Archbishops of Canterbury & York go on march of repentance for slavery
Dipesh Gadher, Times Online, UK
THE Archbishops of Canterbury and York are to lead thousands of “pilgrims” carrying a giant cross through London to repent for the Church of England’s complicity in the slave trade.
Moments of quiet reflection will punctuate the procession as African drummers beat a sombre lament. The march will culminate in a symbolic “release from the past”, possibly in the form of a replica slave auction notice being torn up or shackles being removed from the cross.
The “walk of witness” on March 24 coincides with the bicentenary of the abolition of the slave trade. It is the latest stage in the church’s repentance since February last year, when the General Synod voted to apologise for its involvement in slavery.
Displays of remorse have been spearheaded by politicians. Just two months ago Tony Blair expressed his “deep sorrow” for Britain’s role in the transatlantic slave trade, although he stopped short of a full apology.
John Prescott, the deputy prime minister, is leading the national commemorations. Organisations including English Heritage and the National Trust have joined in, expressing regret that some of the properties they own were built with slave money.
According to draft plans, churches across Britain are being encouraged to bus up to 8,000 parishioners to London for the “act of public witness”.
Rowan Williams, the Archbishop of Canterbury, and John Sentamu, the Archbishop of York, who grew up in Uganda and has described how his forebears were among those enslaved, hope the event will signal the “beginning of a healing process”.
This weekend one of the march’s organisers denied the church was indulging in “hand-wringing” and compared the slave trade to the Holocaust.
“We are still living with the legacy of slavery,” said Rose Hudson-Wilkin, chairwoman of the church’s Committee for Minority Ethnic Anglican Concerns. “Black people are saying, ‘Hey, we had our own Holocaust, too. We had millions killed and we want this acknowledged’.”
Critics, however, believe that laying all the blame for slavery on Europeans is misleading. Arabs traded slaves from a much earlier date, while African kings and merchants were responsible for capturing their kinsmen and selling them to traders in exchange for goods and firearms.
The march will take two separate routes through the capital, meeting at Kennington Park in south London for an open-air church service.

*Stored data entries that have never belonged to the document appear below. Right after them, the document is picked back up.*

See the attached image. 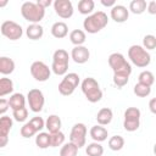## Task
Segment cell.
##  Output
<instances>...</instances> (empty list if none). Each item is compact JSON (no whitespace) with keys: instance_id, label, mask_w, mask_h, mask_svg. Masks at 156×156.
I'll return each instance as SVG.
<instances>
[{"instance_id":"cell-12","label":"cell","mask_w":156,"mask_h":156,"mask_svg":"<svg viewBox=\"0 0 156 156\" xmlns=\"http://www.w3.org/2000/svg\"><path fill=\"white\" fill-rule=\"evenodd\" d=\"M69 141L77 145L79 149L85 145L87 141V127L84 123H76L69 133Z\"/></svg>"},{"instance_id":"cell-8","label":"cell","mask_w":156,"mask_h":156,"mask_svg":"<svg viewBox=\"0 0 156 156\" xmlns=\"http://www.w3.org/2000/svg\"><path fill=\"white\" fill-rule=\"evenodd\" d=\"M140 116L141 112L138 107H128L124 111L123 128L127 132H135L140 126Z\"/></svg>"},{"instance_id":"cell-13","label":"cell","mask_w":156,"mask_h":156,"mask_svg":"<svg viewBox=\"0 0 156 156\" xmlns=\"http://www.w3.org/2000/svg\"><path fill=\"white\" fill-rule=\"evenodd\" d=\"M54 10L56 15L63 20L71 18L73 16V5L69 0H55L54 1Z\"/></svg>"},{"instance_id":"cell-6","label":"cell","mask_w":156,"mask_h":156,"mask_svg":"<svg viewBox=\"0 0 156 156\" xmlns=\"http://www.w3.org/2000/svg\"><path fill=\"white\" fill-rule=\"evenodd\" d=\"M108 65L113 73H132V66L121 52H113L108 56Z\"/></svg>"},{"instance_id":"cell-40","label":"cell","mask_w":156,"mask_h":156,"mask_svg":"<svg viewBox=\"0 0 156 156\" xmlns=\"http://www.w3.org/2000/svg\"><path fill=\"white\" fill-rule=\"evenodd\" d=\"M9 107H10V104H9V100H6V99H4V98H1L0 99V115H5V112L9 110Z\"/></svg>"},{"instance_id":"cell-46","label":"cell","mask_w":156,"mask_h":156,"mask_svg":"<svg viewBox=\"0 0 156 156\" xmlns=\"http://www.w3.org/2000/svg\"><path fill=\"white\" fill-rule=\"evenodd\" d=\"M154 154L156 155V143H155V145H154Z\"/></svg>"},{"instance_id":"cell-2","label":"cell","mask_w":156,"mask_h":156,"mask_svg":"<svg viewBox=\"0 0 156 156\" xmlns=\"http://www.w3.org/2000/svg\"><path fill=\"white\" fill-rule=\"evenodd\" d=\"M21 15L30 23H39L45 16V9L38 5V2L26 1L21 6Z\"/></svg>"},{"instance_id":"cell-37","label":"cell","mask_w":156,"mask_h":156,"mask_svg":"<svg viewBox=\"0 0 156 156\" xmlns=\"http://www.w3.org/2000/svg\"><path fill=\"white\" fill-rule=\"evenodd\" d=\"M143 46L146 50H154L156 49V37L152 34H146L143 38Z\"/></svg>"},{"instance_id":"cell-34","label":"cell","mask_w":156,"mask_h":156,"mask_svg":"<svg viewBox=\"0 0 156 156\" xmlns=\"http://www.w3.org/2000/svg\"><path fill=\"white\" fill-rule=\"evenodd\" d=\"M129 76L128 73H113V84L117 88H123L129 82Z\"/></svg>"},{"instance_id":"cell-14","label":"cell","mask_w":156,"mask_h":156,"mask_svg":"<svg viewBox=\"0 0 156 156\" xmlns=\"http://www.w3.org/2000/svg\"><path fill=\"white\" fill-rule=\"evenodd\" d=\"M12 118L9 116H1L0 118V146L4 147L6 146L7 141H9V133L12 128Z\"/></svg>"},{"instance_id":"cell-30","label":"cell","mask_w":156,"mask_h":156,"mask_svg":"<svg viewBox=\"0 0 156 156\" xmlns=\"http://www.w3.org/2000/svg\"><path fill=\"white\" fill-rule=\"evenodd\" d=\"M124 146V139L121 135H113L108 139V147L112 151H119Z\"/></svg>"},{"instance_id":"cell-44","label":"cell","mask_w":156,"mask_h":156,"mask_svg":"<svg viewBox=\"0 0 156 156\" xmlns=\"http://www.w3.org/2000/svg\"><path fill=\"white\" fill-rule=\"evenodd\" d=\"M101 4H102L104 6H106V7H111V9H112V7L116 5V1H115V0H108V1H107V0H101Z\"/></svg>"},{"instance_id":"cell-42","label":"cell","mask_w":156,"mask_h":156,"mask_svg":"<svg viewBox=\"0 0 156 156\" xmlns=\"http://www.w3.org/2000/svg\"><path fill=\"white\" fill-rule=\"evenodd\" d=\"M149 110L151 111V113L156 115V98H152L149 101Z\"/></svg>"},{"instance_id":"cell-32","label":"cell","mask_w":156,"mask_h":156,"mask_svg":"<svg viewBox=\"0 0 156 156\" xmlns=\"http://www.w3.org/2000/svg\"><path fill=\"white\" fill-rule=\"evenodd\" d=\"M133 91H134V94H135L136 96H139V98H146V96H149L150 93H151V87L138 82V83L134 85Z\"/></svg>"},{"instance_id":"cell-11","label":"cell","mask_w":156,"mask_h":156,"mask_svg":"<svg viewBox=\"0 0 156 156\" xmlns=\"http://www.w3.org/2000/svg\"><path fill=\"white\" fill-rule=\"evenodd\" d=\"M27 101H28V105H29V108L38 113L43 110L44 107V104H45V98H44V94L40 89H30L27 94Z\"/></svg>"},{"instance_id":"cell-38","label":"cell","mask_w":156,"mask_h":156,"mask_svg":"<svg viewBox=\"0 0 156 156\" xmlns=\"http://www.w3.org/2000/svg\"><path fill=\"white\" fill-rule=\"evenodd\" d=\"M12 117L17 122H24L27 119V117H28V110L26 107H22V108H18V110H13L12 111Z\"/></svg>"},{"instance_id":"cell-17","label":"cell","mask_w":156,"mask_h":156,"mask_svg":"<svg viewBox=\"0 0 156 156\" xmlns=\"http://www.w3.org/2000/svg\"><path fill=\"white\" fill-rule=\"evenodd\" d=\"M90 136L94 141L96 143H102L107 139L108 136V132L107 129L104 127V126H100V124H96V126H93L90 128Z\"/></svg>"},{"instance_id":"cell-5","label":"cell","mask_w":156,"mask_h":156,"mask_svg":"<svg viewBox=\"0 0 156 156\" xmlns=\"http://www.w3.org/2000/svg\"><path fill=\"white\" fill-rule=\"evenodd\" d=\"M68 63H69L68 52L65 49H57L52 55L51 71L56 76H65V74H67Z\"/></svg>"},{"instance_id":"cell-22","label":"cell","mask_w":156,"mask_h":156,"mask_svg":"<svg viewBox=\"0 0 156 156\" xmlns=\"http://www.w3.org/2000/svg\"><path fill=\"white\" fill-rule=\"evenodd\" d=\"M15 71V61L10 57L1 56L0 57V73L4 76L11 74Z\"/></svg>"},{"instance_id":"cell-45","label":"cell","mask_w":156,"mask_h":156,"mask_svg":"<svg viewBox=\"0 0 156 156\" xmlns=\"http://www.w3.org/2000/svg\"><path fill=\"white\" fill-rule=\"evenodd\" d=\"M7 4V1H2V2H0V6H5Z\"/></svg>"},{"instance_id":"cell-43","label":"cell","mask_w":156,"mask_h":156,"mask_svg":"<svg viewBox=\"0 0 156 156\" xmlns=\"http://www.w3.org/2000/svg\"><path fill=\"white\" fill-rule=\"evenodd\" d=\"M37 2H38V5H40L43 9H46L48 6L51 5V0H38Z\"/></svg>"},{"instance_id":"cell-1","label":"cell","mask_w":156,"mask_h":156,"mask_svg":"<svg viewBox=\"0 0 156 156\" xmlns=\"http://www.w3.org/2000/svg\"><path fill=\"white\" fill-rule=\"evenodd\" d=\"M108 23V17L104 11H98L89 15L83 21V28L90 34H95L104 29Z\"/></svg>"},{"instance_id":"cell-29","label":"cell","mask_w":156,"mask_h":156,"mask_svg":"<svg viewBox=\"0 0 156 156\" xmlns=\"http://www.w3.org/2000/svg\"><path fill=\"white\" fill-rule=\"evenodd\" d=\"M85 152H87L88 156H102L104 147H102V145L100 143L94 141V143L88 144V146L85 149Z\"/></svg>"},{"instance_id":"cell-28","label":"cell","mask_w":156,"mask_h":156,"mask_svg":"<svg viewBox=\"0 0 156 156\" xmlns=\"http://www.w3.org/2000/svg\"><path fill=\"white\" fill-rule=\"evenodd\" d=\"M35 144L39 149H46L50 146V133L40 132L35 136Z\"/></svg>"},{"instance_id":"cell-35","label":"cell","mask_w":156,"mask_h":156,"mask_svg":"<svg viewBox=\"0 0 156 156\" xmlns=\"http://www.w3.org/2000/svg\"><path fill=\"white\" fill-rule=\"evenodd\" d=\"M63 144H65V134L61 130L50 134V147H57Z\"/></svg>"},{"instance_id":"cell-25","label":"cell","mask_w":156,"mask_h":156,"mask_svg":"<svg viewBox=\"0 0 156 156\" xmlns=\"http://www.w3.org/2000/svg\"><path fill=\"white\" fill-rule=\"evenodd\" d=\"M147 4L145 0H133L129 4V11L134 15H141L144 11H146Z\"/></svg>"},{"instance_id":"cell-41","label":"cell","mask_w":156,"mask_h":156,"mask_svg":"<svg viewBox=\"0 0 156 156\" xmlns=\"http://www.w3.org/2000/svg\"><path fill=\"white\" fill-rule=\"evenodd\" d=\"M146 11L150 15H156V0H152L150 2H147V9Z\"/></svg>"},{"instance_id":"cell-23","label":"cell","mask_w":156,"mask_h":156,"mask_svg":"<svg viewBox=\"0 0 156 156\" xmlns=\"http://www.w3.org/2000/svg\"><path fill=\"white\" fill-rule=\"evenodd\" d=\"M9 104H10V108H12V111L13 110L22 108V107L26 106V98L21 93H15V94H12L10 96Z\"/></svg>"},{"instance_id":"cell-19","label":"cell","mask_w":156,"mask_h":156,"mask_svg":"<svg viewBox=\"0 0 156 156\" xmlns=\"http://www.w3.org/2000/svg\"><path fill=\"white\" fill-rule=\"evenodd\" d=\"M26 35L30 40H38L44 35V28L39 23H30L26 28Z\"/></svg>"},{"instance_id":"cell-27","label":"cell","mask_w":156,"mask_h":156,"mask_svg":"<svg viewBox=\"0 0 156 156\" xmlns=\"http://www.w3.org/2000/svg\"><path fill=\"white\" fill-rule=\"evenodd\" d=\"M13 91V82L10 78L2 77L0 79V96L4 98L7 94H11Z\"/></svg>"},{"instance_id":"cell-39","label":"cell","mask_w":156,"mask_h":156,"mask_svg":"<svg viewBox=\"0 0 156 156\" xmlns=\"http://www.w3.org/2000/svg\"><path fill=\"white\" fill-rule=\"evenodd\" d=\"M32 124H33V127L38 130V133L43 129V128H45V122H44V119L41 118V117H39V116H35V117H33L30 121H29Z\"/></svg>"},{"instance_id":"cell-36","label":"cell","mask_w":156,"mask_h":156,"mask_svg":"<svg viewBox=\"0 0 156 156\" xmlns=\"http://www.w3.org/2000/svg\"><path fill=\"white\" fill-rule=\"evenodd\" d=\"M20 133H21V135H22L23 138H30V136L35 135V134L38 133V130L33 127V124H32L30 122H26V123L21 127Z\"/></svg>"},{"instance_id":"cell-20","label":"cell","mask_w":156,"mask_h":156,"mask_svg":"<svg viewBox=\"0 0 156 156\" xmlns=\"http://www.w3.org/2000/svg\"><path fill=\"white\" fill-rule=\"evenodd\" d=\"M113 118V112L111 108L108 107H102L99 110L98 115H96V121H98V124L100 126H107L111 123Z\"/></svg>"},{"instance_id":"cell-21","label":"cell","mask_w":156,"mask_h":156,"mask_svg":"<svg viewBox=\"0 0 156 156\" xmlns=\"http://www.w3.org/2000/svg\"><path fill=\"white\" fill-rule=\"evenodd\" d=\"M51 34L57 39H62L68 34V26L62 21L55 22L51 26Z\"/></svg>"},{"instance_id":"cell-15","label":"cell","mask_w":156,"mask_h":156,"mask_svg":"<svg viewBox=\"0 0 156 156\" xmlns=\"http://www.w3.org/2000/svg\"><path fill=\"white\" fill-rule=\"evenodd\" d=\"M90 57V52H89V49L84 45H80V46H74L71 51V58L78 63V65H83L85 62H88Z\"/></svg>"},{"instance_id":"cell-3","label":"cell","mask_w":156,"mask_h":156,"mask_svg":"<svg viewBox=\"0 0 156 156\" xmlns=\"http://www.w3.org/2000/svg\"><path fill=\"white\" fill-rule=\"evenodd\" d=\"M80 88H82V91H83L85 99L89 102L95 104L102 99V90L100 89V85L95 78H93V77L85 78L82 82Z\"/></svg>"},{"instance_id":"cell-10","label":"cell","mask_w":156,"mask_h":156,"mask_svg":"<svg viewBox=\"0 0 156 156\" xmlns=\"http://www.w3.org/2000/svg\"><path fill=\"white\" fill-rule=\"evenodd\" d=\"M30 74L37 82H46L51 76V69L43 61H34L30 65Z\"/></svg>"},{"instance_id":"cell-24","label":"cell","mask_w":156,"mask_h":156,"mask_svg":"<svg viewBox=\"0 0 156 156\" xmlns=\"http://www.w3.org/2000/svg\"><path fill=\"white\" fill-rule=\"evenodd\" d=\"M85 39H87V35H85V32L82 30V29H73L71 33H69V40L71 43L74 45V46H80L85 43Z\"/></svg>"},{"instance_id":"cell-4","label":"cell","mask_w":156,"mask_h":156,"mask_svg":"<svg viewBox=\"0 0 156 156\" xmlns=\"http://www.w3.org/2000/svg\"><path fill=\"white\" fill-rule=\"evenodd\" d=\"M128 57L133 65H135L136 67H140V68L149 66L151 62V56H150L149 51L146 49H144V46L136 45V44L132 45L128 49Z\"/></svg>"},{"instance_id":"cell-31","label":"cell","mask_w":156,"mask_h":156,"mask_svg":"<svg viewBox=\"0 0 156 156\" xmlns=\"http://www.w3.org/2000/svg\"><path fill=\"white\" fill-rule=\"evenodd\" d=\"M78 146L74 145L73 143H66L60 150V156H77L78 154Z\"/></svg>"},{"instance_id":"cell-26","label":"cell","mask_w":156,"mask_h":156,"mask_svg":"<svg viewBox=\"0 0 156 156\" xmlns=\"http://www.w3.org/2000/svg\"><path fill=\"white\" fill-rule=\"evenodd\" d=\"M95 7V2L93 0H80L78 2V11L82 15H91Z\"/></svg>"},{"instance_id":"cell-9","label":"cell","mask_w":156,"mask_h":156,"mask_svg":"<svg viewBox=\"0 0 156 156\" xmlns=\"http://www.w3.org/2000/svg\"><path fill=\"white\" fill-rule=\"evenodd\" d=\"M0 30H1V34L10 40H18L23 35V29L21 24L13 21H4L1 23Z\"/></svg>"},{"instance_id":"cell-16","label":"cell","mask_w":156,"mask_h":156,"mask_svg":"<svg viewBox=\"0 0 156 156\" xmlns=\"http://www.w3.org/2000/svg\"><path fill=\"white\" fill-rule=\"evenodd\" d=\"M110 16L116 23H123L129 17V10L123 5H117L116 4L110 11Z\"/></svg>"},{"instance_id":"cell-18","label":"cell","mask_w":156,"mask_h":156,"mask_svg":"<svg viewBox=\"0 0 156 156\" xmlns=\"http://www.w3.org/2000/svg\"><path fill=\"white\" fill-rule=\"evenodd\" d=\"M61 126H62V122L57 115H50L48 117V119L45 121V128L48 129V133H50V134L60 132Z\"/></svg>"},{"instance_id":"cell-33","label":"cell","mask_w":156,"mask_h":156,"mask_svg":"<svg viewBox=\"0 0 156 156\" xmlns=\"http://www.w3.org/2000/svg\"><path fill=\"white\" fill-rule=\"evenodd\" d=\"M138 82L151 87V85L155 83V76H154V73H152L151 71H143V72H140V74L138 76Z\"/></svg>"},{"instance_id":"cell-7","label":"cell","mask_w":156,"mask_h":156,"mask_svg":"<svg viewBox=\"0 0 156 156\" xmlns=\"http://www.w3.org/2000/svg\"><path fill=\"white\" fill-rule=\"evenodd\" d=\"M78 84H79V76L74 72L67 73L63 76L62 80L58 84V93L63 96H69L74 93Z\"/></svg>"}]
</instances>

Williams and Sentamu are expected to march alongside a group of black and white youths bearing the cross.
Before leaving Whitehall, the archbishops will take part in an act of reflection. They will then walk past the Houses of Parliament, pause for remembrance prayers at Victoria Tower Gardens, and proceed to Lambeth Bridge. From this point, the marchers will fall silent — except for the African drummers and a small group of singers.
The route across the Thames has been chosen to represent the Atlantic crossing made by more than 10m Africans sent to the Americas between the 15th and early 19th centuries.
The climax of the service is likely to be the symbolic “release from the past”, followed by a “song of freedom”. Worshippers will be asked to sign a petition calling on the government to take action against modern-day slavery, such as sex trafficking from eastern Europe.
Last year’s synod was told how the church’s missionary arm, the Society for the Propagation of the Faith in Foreign Parts, owned the Codrington plantation in Barbados where slaves had the word “society” branded on their chests.
[Editor: I picked this up courtesy of Canon Harmon's blog, Titus 1:9. As I noted before, I disagree with Canon Harmon on probably almost everything, but he does post very good articles in his blog. As I also noted, I tend to disagree with many of the conservative posters on the blog on a great many issues.
Some posters expressed the opinion that the issue of slavery is so far in the past that our apologies are irrelevant; the people who actually perpetrated the atrocities are long dead. One said that the English had perpetrated atrocities on the Irish and the Welsh; shouldn't the English repent for those atrocities first, especially because they have not confronted them at all?
One poster said, "These pretentious displays have only one purpose - to proclaim publically “See, I would not have done as my forebears did.” It is pride dressed in the clothes of humility." Another agreed, and said that, "no parade, march, demonstration or political action will ever heal sin. No gathering of the indignant and strident will ever reconcile us to Christ and one another ... The world has heard enough stomping of feet, they need to hear the message of faith, hope and love found in the Gospel."
These posters miss the point. Indeed, because the actual perpetrators are long dead, these sort of events are not about foisting blame on individuals. This should be about corporate, not individual repentance. Can we work to ensure that indigenous peoples are not disenfranchised in their own land? Can we work to ensure that the descendants of slaves are not disenfranchised in the land that their ancestors were abducted to?
Unfortunately, the attitudes of these posters seem to show that individual repentance is still required. I find the responses that accuse the Archbishops of engaging in a prideful display of false repentance to be particularly offensive and disturbing. It's obvious that the West isn't paying enough attention to the problems of slavery and colonialism. The Archbishops are trying to call their country to account for the former problem. I think the false repentance is not on their part, but on the part of their country.